Excerpt provided:
·····

ALJ: Okay. Do you have an opening statement?(R. at 40-41.) Following this dialogue, there was no other mention of reopening the prior application. Despite Plaintiff having a full and fair opportunity to raise any additional objections, he did not. Thus, the Court finds no violation of Plaintiff's due process rights.
B. The ALJ Did Not Err In Her Evaluation Of The Medical Opinions.
Generally, opinions of treating sources are entitled to the greatest weight; opinions of examining, non-treating sources are entitled to lesser weight; and opinions of non-examining, non-treating sources are entitled to the least weight. Garrison v. Colvin, 759 F.3d 995, 1012 (9th Cir. 2014). In assigning weight, the ALJ may consider whether the source examined the claimant; the length, frequency, nature, and extent of any treatment relationship; the degree of support the opinion has, particularly from objective medical evidence; the consistency of the opinion with the record as a whole; the source's specialization; and "other factors." 20 C.F.R. §§ 416.927(c)(1)-(6); Trevizo, 871 F.3d at 675. An ALJ may reject any opinion that is "conclusory, brief, and unsupported by the record as a whole or by objective medical findings." Burrell v. Colvin, 775 F.3d 1133, 1140 (9th Cir. 2014); see 20 C.F.R. § 416.927(c)(3) ("The more a medical source presents relevant evidence to support a medical opinion, particularly medical signs and laboratory findings, the more weight we will give that medical opinion. The better an explanation a source provides for a medical opinion, the more weight we will give that medical opinion.").
A treating source's opinion is given "controlling weight" when it is "well-supported" by objective medical evidence and is "not inconsistent with other substantial evidence" in the record. 20 C.F.R. § 416.927(c)(2). This is not the case here.

·····

Information provided:
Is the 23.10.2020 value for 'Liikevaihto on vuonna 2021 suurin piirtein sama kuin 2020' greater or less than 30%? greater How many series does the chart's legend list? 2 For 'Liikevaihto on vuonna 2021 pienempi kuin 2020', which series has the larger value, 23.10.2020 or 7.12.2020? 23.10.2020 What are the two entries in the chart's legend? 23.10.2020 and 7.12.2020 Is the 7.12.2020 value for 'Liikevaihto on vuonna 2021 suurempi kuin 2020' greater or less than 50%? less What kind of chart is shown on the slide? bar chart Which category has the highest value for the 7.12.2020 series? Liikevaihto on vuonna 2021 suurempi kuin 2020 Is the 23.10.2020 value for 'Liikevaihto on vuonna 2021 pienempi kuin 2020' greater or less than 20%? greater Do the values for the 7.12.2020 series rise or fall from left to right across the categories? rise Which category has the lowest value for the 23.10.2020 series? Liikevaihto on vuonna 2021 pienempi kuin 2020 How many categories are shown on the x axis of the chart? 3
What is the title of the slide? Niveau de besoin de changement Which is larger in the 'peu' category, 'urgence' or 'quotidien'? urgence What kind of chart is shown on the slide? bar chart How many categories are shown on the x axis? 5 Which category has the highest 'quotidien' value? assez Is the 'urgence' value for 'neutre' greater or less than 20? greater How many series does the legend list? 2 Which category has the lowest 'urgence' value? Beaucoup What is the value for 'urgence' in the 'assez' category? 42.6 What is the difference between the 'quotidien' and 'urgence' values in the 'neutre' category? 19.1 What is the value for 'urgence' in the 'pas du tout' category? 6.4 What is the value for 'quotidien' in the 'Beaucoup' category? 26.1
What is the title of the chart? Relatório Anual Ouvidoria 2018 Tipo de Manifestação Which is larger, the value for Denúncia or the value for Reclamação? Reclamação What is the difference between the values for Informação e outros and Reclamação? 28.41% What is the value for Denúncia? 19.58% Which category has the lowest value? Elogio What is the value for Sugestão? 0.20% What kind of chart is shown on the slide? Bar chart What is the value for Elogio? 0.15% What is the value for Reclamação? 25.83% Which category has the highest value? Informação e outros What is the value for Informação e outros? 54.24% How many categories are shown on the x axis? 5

·····

Exercise set:
**a)** Reproduce the passage of the court excerpt from "ALJ: Okay. Do" up to and including "The Medical Opinions.".
**b)** According to the court excerpt, which factors may the ALJ consider when assigning weight to a medical opinion? List all of them.

List of solutions:
**a)**
ALJ: Okay. Do you have an opening statement?(R. at 40-41.) Following this dialogue, there was no other mention of reopening the prior application. Despite Plaintiff having a full and fair opportunity to raise any additional objections, he did not. Thus, the Court finds no violation of Plaintiff's due process rights.
B. The ALJ Did Not Err In Her Evaluation Of The Medical Opinions.

**b)**
- Whether the source examined the claimant
- The length, frequency, nature, and extent of any treatment relationship
- The degree of support the opinion has, particularly from objective medical evidence
- The consistency of the opinion with the record as a whole
- The source's specialization
- "Other factors"